= Nonsynonymous substitution =

Nucleotide mutation that alters the amino acid sequence

A nonsynonymous substitution is a nucleotide mutation that alters the amino acid sequence of a protein. Nonsynonymous substitutions differ from synonymous substitutions, which do not alter amino acid sequences and are (sometimes) silent mutations. As nonsynonymous substitutions result in a biological change in the organism, they are subject to natural selection.

Nonsynonymous substitutions at a certain locus can be compared to the synonymous substitutions at the same locus to obtain the K_{a}/K_{s} ratio. This ratio is used to measure the evolutionary rate of gene sequences. If a gene has lower levels of nonsynonymous than synonymous nucleotide substitution, then it can be inferred to be functional because a K_{a}/K_{s} ratio < 1 is a hallmark of sequences that are being constrained to code for proteins.
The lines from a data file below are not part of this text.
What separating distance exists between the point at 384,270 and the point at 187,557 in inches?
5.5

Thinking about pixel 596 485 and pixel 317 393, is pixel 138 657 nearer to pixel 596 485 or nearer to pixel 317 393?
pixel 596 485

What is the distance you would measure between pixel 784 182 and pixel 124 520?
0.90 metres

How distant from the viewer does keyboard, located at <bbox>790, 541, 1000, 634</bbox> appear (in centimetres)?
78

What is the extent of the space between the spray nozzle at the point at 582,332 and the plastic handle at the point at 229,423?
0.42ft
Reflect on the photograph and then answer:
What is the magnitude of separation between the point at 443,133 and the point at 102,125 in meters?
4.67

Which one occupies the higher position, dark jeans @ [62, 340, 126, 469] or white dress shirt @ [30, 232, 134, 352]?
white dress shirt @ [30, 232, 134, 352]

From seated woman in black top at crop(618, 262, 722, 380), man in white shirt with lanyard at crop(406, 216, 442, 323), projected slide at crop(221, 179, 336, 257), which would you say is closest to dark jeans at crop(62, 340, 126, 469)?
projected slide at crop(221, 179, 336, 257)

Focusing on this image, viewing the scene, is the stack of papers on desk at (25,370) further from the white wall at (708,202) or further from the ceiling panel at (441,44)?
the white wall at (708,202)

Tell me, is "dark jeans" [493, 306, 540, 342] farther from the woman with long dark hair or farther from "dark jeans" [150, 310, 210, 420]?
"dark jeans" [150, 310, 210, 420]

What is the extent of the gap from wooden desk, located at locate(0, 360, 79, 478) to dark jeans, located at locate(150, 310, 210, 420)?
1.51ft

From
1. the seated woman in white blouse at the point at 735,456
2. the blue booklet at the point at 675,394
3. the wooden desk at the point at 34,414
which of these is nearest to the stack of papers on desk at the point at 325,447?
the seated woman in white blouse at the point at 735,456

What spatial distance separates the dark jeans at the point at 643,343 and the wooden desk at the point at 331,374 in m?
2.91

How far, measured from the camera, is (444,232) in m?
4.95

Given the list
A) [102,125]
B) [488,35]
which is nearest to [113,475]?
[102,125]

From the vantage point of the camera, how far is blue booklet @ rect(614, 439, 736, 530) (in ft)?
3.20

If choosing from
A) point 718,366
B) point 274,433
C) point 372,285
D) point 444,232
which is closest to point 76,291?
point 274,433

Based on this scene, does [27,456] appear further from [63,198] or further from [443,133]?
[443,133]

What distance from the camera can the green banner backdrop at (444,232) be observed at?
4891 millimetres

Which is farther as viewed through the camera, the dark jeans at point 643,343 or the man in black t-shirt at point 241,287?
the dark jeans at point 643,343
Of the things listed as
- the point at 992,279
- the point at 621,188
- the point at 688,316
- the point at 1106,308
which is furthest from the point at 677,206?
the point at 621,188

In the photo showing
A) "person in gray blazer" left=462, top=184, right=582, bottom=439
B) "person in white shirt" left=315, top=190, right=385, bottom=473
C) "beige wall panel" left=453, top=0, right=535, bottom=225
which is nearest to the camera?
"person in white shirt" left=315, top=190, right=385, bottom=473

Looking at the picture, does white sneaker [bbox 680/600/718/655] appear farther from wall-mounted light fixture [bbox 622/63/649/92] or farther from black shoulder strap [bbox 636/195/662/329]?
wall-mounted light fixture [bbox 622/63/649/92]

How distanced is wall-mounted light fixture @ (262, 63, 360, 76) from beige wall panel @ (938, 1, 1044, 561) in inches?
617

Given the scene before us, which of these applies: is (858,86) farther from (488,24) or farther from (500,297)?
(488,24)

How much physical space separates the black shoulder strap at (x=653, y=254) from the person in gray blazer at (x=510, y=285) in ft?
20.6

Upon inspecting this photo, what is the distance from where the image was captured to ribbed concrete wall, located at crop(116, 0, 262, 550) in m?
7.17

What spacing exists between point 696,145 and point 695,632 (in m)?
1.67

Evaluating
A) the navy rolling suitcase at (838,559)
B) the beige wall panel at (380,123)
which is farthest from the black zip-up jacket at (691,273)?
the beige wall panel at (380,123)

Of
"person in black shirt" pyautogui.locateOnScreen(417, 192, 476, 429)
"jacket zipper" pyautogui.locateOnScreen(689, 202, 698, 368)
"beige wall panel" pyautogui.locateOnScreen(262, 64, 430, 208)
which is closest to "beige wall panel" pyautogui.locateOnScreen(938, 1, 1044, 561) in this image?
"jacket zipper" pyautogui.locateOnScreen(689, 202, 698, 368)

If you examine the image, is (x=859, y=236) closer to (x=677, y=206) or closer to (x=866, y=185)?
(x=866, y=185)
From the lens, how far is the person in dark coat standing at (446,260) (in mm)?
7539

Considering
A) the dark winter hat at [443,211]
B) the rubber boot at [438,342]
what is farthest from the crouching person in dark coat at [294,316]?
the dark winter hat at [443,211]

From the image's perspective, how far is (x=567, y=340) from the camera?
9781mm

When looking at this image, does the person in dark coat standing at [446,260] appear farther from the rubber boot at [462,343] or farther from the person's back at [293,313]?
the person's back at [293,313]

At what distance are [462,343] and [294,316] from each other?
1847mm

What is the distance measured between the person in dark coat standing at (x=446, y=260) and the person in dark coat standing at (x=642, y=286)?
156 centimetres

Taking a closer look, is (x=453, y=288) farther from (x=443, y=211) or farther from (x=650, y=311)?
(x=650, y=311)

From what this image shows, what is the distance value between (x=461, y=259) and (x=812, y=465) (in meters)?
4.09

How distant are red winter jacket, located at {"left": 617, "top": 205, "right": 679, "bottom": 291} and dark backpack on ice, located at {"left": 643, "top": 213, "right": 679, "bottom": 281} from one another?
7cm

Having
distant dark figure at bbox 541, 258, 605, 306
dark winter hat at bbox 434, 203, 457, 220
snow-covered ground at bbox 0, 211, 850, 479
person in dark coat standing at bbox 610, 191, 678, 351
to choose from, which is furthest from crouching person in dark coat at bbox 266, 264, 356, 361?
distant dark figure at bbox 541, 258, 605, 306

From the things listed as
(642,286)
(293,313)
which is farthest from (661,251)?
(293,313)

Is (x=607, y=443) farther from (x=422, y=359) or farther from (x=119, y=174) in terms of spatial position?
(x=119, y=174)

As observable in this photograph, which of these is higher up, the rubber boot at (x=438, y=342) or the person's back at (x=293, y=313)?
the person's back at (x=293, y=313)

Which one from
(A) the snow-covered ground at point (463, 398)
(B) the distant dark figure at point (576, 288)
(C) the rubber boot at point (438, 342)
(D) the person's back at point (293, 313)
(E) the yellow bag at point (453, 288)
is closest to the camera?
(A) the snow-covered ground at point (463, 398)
Nonsynonymous substitutions are also referred to as replacement mutations.

== Types ==

There are several common types of nonsynonymous substitutions.

Missense mutations are nonsynonymous substitutions that arise from point mutations, mutations in a single nucleotide that result in the substitution of a different amino acid, resulting in a change to the protein encoded.

Nonsense mutations are nonsynonymous substitutions that arise when a mutation in the DNA sequence causes a protein to terminate prematurely by changing the original amino acid to a stop codon. Another type of mutation that deals with stop codons is known as a nonstop mutation or readthrough mutation, which occurs when a stop codon is exchanged for an amino acid codon, causing the protein to be longer than specified.

== Natural selection and the nearly neutral theory ==

Studies have shown that diversity among nonsynonymous substitutions is significantly lower than among synonymous substitutions. This is due to the fact that nonsynonymous substitutions are subject to much higher selective pressures than synonymous mutations. Motoo Kimura (1968) determined that calculated mutation rates were impossibly high, unless most of the mutations that occurred were either neutral or "nearly neutral". He determined that if this were true, genetic drift would be a more powerful factor in molecular evolution than natural selection. The "nearly neutral" theory proposes that molecular evolution acting on nonsynonymous substitutions is driven by mutation, genetic drift, and very weak natural selection, and that it is extremely sensitive to population size. In order to determine whether natural selection is taking place at a certain loci, the McDonald–Kreitman test can be performed. The test consists of comparing ratios of synonymous and nonsynonymous genes between closely related species to the ratio of synonymous to nonsynonymous polymorphisms within species. If the ratios are the same, then Neutral theory of molecular evolution is true for that loci, and evolution is proceeding primarily through genetic drift. If there are more nonsynonymous substitutions between species than within a species, positive natural selection is occurring on beneficial alleles and natural selection is taking place. Nonsynonymous substitutions have been found to be more common in loci involving pathogen resistance, reproductive loci involving sperm competition or egg-sperm interactions, and genes that have replicated and gained new functions, indicating that positive selection is taking place.

== Research ==

Research on accurately modeling rates of mutation has been conducted for many years. A recent paper by Ziheng Yang and Rasmus Nielsen compared various methods and developed a new modeling method. They found that the new method was preferable for its smaller biases, which make it useful for large scale screening, but that the maximum-likelihood model was preferable in most scenarios because of its simplicity, and its flexibility in comparing multiple sequences while taking into account phylogeny.

Further research by Yang and Nielsen found that nonsynonymous to synonymous substitution ratios varied across loci in differing evolutionary lineages. During their study of nuclear loci of primates, even-toed ungulates, and rodents, they found that the ratio varied significantly at 22 of the 48 loci studied. This result provides strong evidence against a strictly neutral theory of molecular evolution, which states that mutations are mostly neutral or deleterious, and provides support for theories that include advantageous mutations.